Kiele was the overwhelming favorite of Sam and Russell. Despite a half-dozen holes that the kids called "ball eaters," Kiele was perfectly playable for them from the 5,417-yard women's tees. Since every par three is between 100 and 130 yards, the kids knew they'd have several holes where they might reach the greens in regulation and have chances for pars or bogeys. Kiele also has red-tee par fours of just 295, 280, 279 and 255 yards, though others are as long as 380. By the back nine, Sam was hitting his drives so confidently that his delighted dad suddenly realized he might have acquired a partner for life.

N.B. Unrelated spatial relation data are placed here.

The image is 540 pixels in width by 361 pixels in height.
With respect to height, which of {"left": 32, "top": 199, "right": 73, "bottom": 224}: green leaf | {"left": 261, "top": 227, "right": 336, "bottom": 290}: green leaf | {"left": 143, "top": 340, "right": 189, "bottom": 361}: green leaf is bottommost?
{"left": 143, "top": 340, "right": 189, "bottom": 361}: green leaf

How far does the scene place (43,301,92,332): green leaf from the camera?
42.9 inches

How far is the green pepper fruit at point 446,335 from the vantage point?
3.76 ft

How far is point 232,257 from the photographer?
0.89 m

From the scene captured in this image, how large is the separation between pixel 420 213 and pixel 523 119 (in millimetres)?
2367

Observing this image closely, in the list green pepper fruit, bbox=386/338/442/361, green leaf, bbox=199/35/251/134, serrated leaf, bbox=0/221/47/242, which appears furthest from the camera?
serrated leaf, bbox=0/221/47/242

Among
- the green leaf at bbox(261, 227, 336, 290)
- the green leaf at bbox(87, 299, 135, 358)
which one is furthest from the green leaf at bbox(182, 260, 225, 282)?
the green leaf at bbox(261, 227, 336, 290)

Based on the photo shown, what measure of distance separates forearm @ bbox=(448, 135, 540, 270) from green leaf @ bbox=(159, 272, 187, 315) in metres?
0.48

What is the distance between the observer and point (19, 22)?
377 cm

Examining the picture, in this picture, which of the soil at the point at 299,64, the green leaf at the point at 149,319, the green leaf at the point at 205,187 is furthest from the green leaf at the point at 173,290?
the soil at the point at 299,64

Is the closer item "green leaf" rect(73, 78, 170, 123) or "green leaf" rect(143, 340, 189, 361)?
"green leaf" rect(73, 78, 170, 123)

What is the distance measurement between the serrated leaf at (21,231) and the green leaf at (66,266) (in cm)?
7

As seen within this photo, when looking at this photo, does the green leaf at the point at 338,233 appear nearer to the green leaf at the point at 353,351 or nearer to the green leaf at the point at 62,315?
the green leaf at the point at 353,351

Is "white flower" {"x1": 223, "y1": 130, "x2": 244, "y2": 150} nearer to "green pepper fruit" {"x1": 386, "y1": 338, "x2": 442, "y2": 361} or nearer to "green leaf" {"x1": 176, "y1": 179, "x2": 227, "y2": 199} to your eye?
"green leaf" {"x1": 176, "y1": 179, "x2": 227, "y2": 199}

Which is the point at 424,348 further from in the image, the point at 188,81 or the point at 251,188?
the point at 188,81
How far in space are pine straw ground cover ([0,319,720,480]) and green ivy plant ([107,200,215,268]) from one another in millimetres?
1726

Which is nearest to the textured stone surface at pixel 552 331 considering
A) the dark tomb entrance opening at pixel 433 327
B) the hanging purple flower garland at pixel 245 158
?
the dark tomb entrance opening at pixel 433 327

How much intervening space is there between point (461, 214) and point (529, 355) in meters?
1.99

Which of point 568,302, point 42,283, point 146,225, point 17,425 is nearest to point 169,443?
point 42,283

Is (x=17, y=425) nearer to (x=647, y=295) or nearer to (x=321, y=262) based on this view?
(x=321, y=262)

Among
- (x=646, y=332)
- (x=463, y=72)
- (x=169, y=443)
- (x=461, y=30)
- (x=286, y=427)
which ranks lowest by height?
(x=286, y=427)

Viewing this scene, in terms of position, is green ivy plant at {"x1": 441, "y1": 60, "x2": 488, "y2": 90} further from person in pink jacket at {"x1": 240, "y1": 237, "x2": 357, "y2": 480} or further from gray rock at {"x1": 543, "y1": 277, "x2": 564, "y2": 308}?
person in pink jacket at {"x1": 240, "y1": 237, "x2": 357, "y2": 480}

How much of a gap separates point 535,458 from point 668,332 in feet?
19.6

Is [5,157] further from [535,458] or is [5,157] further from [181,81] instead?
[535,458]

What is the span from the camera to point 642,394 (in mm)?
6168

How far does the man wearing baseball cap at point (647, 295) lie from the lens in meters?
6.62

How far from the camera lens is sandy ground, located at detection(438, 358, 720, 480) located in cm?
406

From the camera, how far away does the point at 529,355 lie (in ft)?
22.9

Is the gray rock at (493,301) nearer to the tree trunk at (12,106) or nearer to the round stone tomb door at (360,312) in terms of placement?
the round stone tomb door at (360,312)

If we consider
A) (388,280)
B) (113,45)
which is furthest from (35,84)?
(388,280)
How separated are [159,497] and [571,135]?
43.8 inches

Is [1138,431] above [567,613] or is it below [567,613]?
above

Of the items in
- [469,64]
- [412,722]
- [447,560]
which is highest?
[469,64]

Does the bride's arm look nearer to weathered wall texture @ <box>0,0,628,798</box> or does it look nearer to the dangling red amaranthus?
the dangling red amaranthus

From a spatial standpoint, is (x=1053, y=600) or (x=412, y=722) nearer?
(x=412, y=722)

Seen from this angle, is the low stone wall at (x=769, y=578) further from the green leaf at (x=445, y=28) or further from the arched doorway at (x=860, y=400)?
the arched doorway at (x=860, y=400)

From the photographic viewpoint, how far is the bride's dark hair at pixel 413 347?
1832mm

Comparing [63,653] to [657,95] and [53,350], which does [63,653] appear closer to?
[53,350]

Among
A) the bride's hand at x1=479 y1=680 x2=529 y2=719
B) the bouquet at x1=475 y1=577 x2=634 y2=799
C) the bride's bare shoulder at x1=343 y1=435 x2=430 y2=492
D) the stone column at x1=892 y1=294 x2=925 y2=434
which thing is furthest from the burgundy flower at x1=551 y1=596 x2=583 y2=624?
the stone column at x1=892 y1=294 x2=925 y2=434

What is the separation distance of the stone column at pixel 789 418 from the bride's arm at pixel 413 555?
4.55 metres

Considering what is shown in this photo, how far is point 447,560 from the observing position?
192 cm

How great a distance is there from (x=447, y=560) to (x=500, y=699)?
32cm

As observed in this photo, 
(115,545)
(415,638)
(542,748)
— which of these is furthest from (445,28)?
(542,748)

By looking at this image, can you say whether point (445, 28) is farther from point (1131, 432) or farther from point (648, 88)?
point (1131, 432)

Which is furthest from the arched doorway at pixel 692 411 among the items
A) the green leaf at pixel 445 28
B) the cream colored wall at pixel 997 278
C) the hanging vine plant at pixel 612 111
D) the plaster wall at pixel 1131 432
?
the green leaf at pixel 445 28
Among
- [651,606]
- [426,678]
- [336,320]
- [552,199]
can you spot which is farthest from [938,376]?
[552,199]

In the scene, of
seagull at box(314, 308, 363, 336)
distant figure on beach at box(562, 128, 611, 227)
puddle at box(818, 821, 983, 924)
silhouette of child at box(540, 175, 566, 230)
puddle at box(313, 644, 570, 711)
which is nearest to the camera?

Kiele actually seemed to increase the boys' confidence, especially the superb greens, sometimes praised as the best in Hawaii. Kids know quality. "These greens are smoother than the other courses," said Sam, who didn't yet understand that you aren't supposed to sink a forty-foot seagoer every round. So he just lined up, fired away and kept doing it.

The drive from Poipu Bay to Kiele takes you from a superior seaside links to a kind of Nicklaus ode to heavenly Hawaiian golf moderation--not too hard, not too easy, totally spectacular. But when you head north, hold on to your ego. The forty-five-minute drive from Kiele to Princeville is like traveling to another golf planet. The Prince is out of this world.

Tiger Woods has called the Prince one of the best courses in the world. Many experts rank it in America's top fifty, as well as number one in Hawaii. Perhaps nowhere are there as many thrilling shots in a span of eighteen holes. If I were a scratch golfer, the Prince might be my favorite course--anywhere. However, my idea of a fine day on a tough course is eighties, not seventies, and if put under enough pressure, my game can fall apart.

The Prince is pure pressure. The tension starts on one as you stand on a mountain, look down at a sliver of fairway carved out of the tropics and realize that, thanks to a double dogleg, a prevailing crosswind, a nasty creek and a gorge, you have no idea where you're going or how you're supposed to get there. You think, And this might be what--a par eleven, perhaps?Actually, just a par four. But you won't make four. Believe me.

All around the Prince, I rhapsodized in the rain. Look at this eye-popping par four with the tee elevated a hundred feet above the fairway! Have you ever seen a more dramatic par five than this monster, where you have to hit over two chasms deep enough to conceal a family of T-rexes?Every time I'd go off on such a riff, Paul would say, "You love it because you're playing your best. If you hit the ball like you did yesterday, you'd have quit by now."

Almost every hole at the Prince has some disgustingly enviable view of Bali Hai, the sweeping Anini Beach or Queen Emma's Bluffs. However, the first four holes of the back nine stay locked in your mind like Amen Corner or the seventh through tenth holes along the cliffs at Pebble Beach.